Les chatbots et assistants IA sont-ils à haut risque ?

Pas en tant que tels. Un chatbot de service client ou un assistant IA conversationnel relève généralement du risque limité (article 50) : l’obligation est d’informer l’utilisateur qu’il interagit avec une IA. Cependant, si le chatbot prend des décisions impactant les droits des personnes (évaluation de crédit, triage médical), le système sous-jacent peut être classé haut risque indépendamment de l’interface conversationnelle. C’est l’usage qui détermine le risque, pas l’interface.

Les modèles open source sont-ils exemptés ?

Partiellement.
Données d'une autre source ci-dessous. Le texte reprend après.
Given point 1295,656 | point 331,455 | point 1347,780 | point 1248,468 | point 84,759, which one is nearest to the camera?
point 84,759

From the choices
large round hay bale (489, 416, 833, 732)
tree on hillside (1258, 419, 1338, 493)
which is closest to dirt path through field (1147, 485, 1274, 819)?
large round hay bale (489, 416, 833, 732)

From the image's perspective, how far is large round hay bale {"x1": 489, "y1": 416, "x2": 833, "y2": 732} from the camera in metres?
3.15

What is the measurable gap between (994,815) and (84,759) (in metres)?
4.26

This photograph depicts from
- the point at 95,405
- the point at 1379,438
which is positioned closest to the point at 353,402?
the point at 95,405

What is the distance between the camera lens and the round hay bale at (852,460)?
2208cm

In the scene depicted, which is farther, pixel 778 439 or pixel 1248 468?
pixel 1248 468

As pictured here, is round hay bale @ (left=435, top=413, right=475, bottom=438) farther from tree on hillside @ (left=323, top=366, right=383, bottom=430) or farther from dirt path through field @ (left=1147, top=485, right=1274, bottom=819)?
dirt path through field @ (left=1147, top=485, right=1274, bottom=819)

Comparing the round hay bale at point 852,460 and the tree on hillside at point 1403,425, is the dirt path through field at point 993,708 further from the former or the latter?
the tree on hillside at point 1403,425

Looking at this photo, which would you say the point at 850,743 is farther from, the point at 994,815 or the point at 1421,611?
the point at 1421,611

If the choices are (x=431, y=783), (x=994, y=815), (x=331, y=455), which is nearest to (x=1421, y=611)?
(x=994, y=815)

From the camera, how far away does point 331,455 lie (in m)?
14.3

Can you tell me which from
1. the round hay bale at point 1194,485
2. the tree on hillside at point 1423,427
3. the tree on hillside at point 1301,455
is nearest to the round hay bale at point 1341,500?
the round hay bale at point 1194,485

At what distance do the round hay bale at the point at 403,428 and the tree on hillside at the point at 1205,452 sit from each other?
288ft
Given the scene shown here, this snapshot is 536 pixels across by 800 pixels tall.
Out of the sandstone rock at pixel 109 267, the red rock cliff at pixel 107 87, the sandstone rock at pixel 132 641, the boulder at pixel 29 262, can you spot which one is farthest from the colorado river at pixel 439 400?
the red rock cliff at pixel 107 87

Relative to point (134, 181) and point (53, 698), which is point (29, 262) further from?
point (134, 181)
Les modèles GPAI distribués sous licence open source bénéficient d’obligations de documentation allégées (article 53). Toutefois, cette exemption ne s’applique pas aux modèles à risque systémique (>10^25 FLOPS). Et dès qu’un modèle open source est intégré dans un système haut risque, le déployeur ou l’intégrateur assume les obligations complètes. L’open source n’est pas un bouclier contre l’AI Act : il allège les obligations du fournisseur du modèle, mais pas celles de l’organisation qui l’utilise en production.

Quelles sont les premières actions à prendre pour se préparer ?

Immédiatement : réalisez un inventaire de tous vos systèmes IA et classifiez-les par niveau de risque. Vérifiez que vos pratiques ne tombent pas dans les interdictions de l’article 5 (en vigueur depuis février 2025). D’ici août 2026 : pour chaque système haut risque, menez une gap analysis, rédigez la documentation technique (model cards), implémentez un système de logging et de monitoring, intégrez des méthodes d’explicabilité, et mettez en place la supervision humaine. Pour les systèmes génératifs : intégrez le watermarking et les labels de divulgation avant août 2026.